If, like some readers, you haven't been convinced that there really is any substantial disagreement among progressive advocates about NCLB, this week's Samuel Freedman column in the NYT makes the case pretty vividly.

What Freedman leaves out about Taylor and the civil rights groups is even more important.


In the column (Parting Liberal Waters Over NCLB), Freedman profiles the broken friendships and "intellectual gridlock" that has shaped up over NCLB between pragmatic-minded civil rights icon Bill Taylor and much of the liberal left.

Taylor, a longtime civil rights advocate and desegregation champion, scorns others' calls for larger societal fixes like universal health care and school integration as a replacement or precondition for NCLB's higher standards and parental choice -- despite the fact that some of the most vocal critics of NCLB like Gary Orfield are former comrades in arms.

In addition to highlighting Taylor's gamble, the column also reminds those of us who may have forgotten that it's now been 30 years since the Supreme Court overturned involuntary regional school desegregation orders that would be the only realistic way to integrate urban school districts.

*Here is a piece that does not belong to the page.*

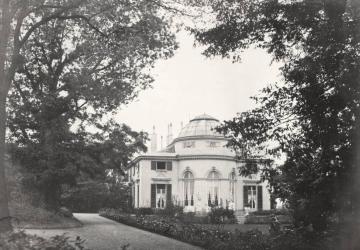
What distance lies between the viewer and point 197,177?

What the Times profile doesn't make entirely clear, however, is just what sacrifices Taylor has taken for his beliefs, just how easy it would have been for him join the anti-NCLB bandwagon and rest on his laurels, and -- perhaps most important --
just how amazingly silent most other civil rights organizations have been about NCLB and the process that led to its creation.

In the current environment, folks like Orfield and Kozol seem to carry the mantle for civil rights. But where does that leave everyone else?

Asleep at the wheel, internally conflicted, or blindly following Democratic political imperatives.

This division has been noted before:

EdWeek's Karla Scoon Reid noted internal divisions among civil rights advocates last summer, pointing out that some groups -- the Education Trust, NCLR, and Taylor's CCCR -- had split off from the rest of the pac and joined a new pro-standards organization, while most -- including LULAC, the NAACP -- had joined the NEA and FairTest in opposition to the law.

In July, the USAT's Richard Whitmire took note of the missing response from civil rights advocates like Orfield to the release of the national NAEP figures, which were generally up.

And the WSJ noted that it was Taylor's organization that responded to the threat of a lawsuit from Connecticut. At one point, Taylor considered filing a countersuit against the state for failing to educate its poor and minority children.

When the law was first created, many noted that it took its name from the CDF tag line, "leave no child behind." What few noted at the time was that the CDF had been dormant for nearly a decade on education issues and, having pretty much left the field, was helpless to do much about it.

This context makes Taylor's stance all the more notable. I've seen him go to bat for the NCLB several times over the past few years. He knows going in that he's not going to make any friends or win many converts on panels and among audiences that are usually stacked against him. Right or wrong, it's pretty impressive.


More Than Lip Service for High Expectations

There's an interesting post about the expectations and achievement over at A Constrained Vision, in which Katie weaves together her thoughts about what I wrote earlier this winter about PovRacers and SchoolRefs with the writings of various scholars -- and comes to the opposite conclusion I did.


In the post (Poverty and school reform), her conclusion is that "the SchoolRefs and the No Excuses crowd are winning the debate. The sooner the PovRacers recognize that, the better."

Yikes. I'm not sure I agree with that.

My main thought (PovRacers vs. SchoolRefs) was and is that poverty and race in education continue to have tremendous resonance among teachers and the broader public as explanatory factors for student/school performance, and that large-scale progress likely won't happen until school reformers understand and address this persistent belief.

In short: It's not just low-income minority kids who aren't sure they can achieve at high levels, or the teachers who teach them, or those who follow Kozol and Orfield. It's parents, the public, the press -- a much broader group who often give lip service to high expectations and achievement that I'm not sure I buy.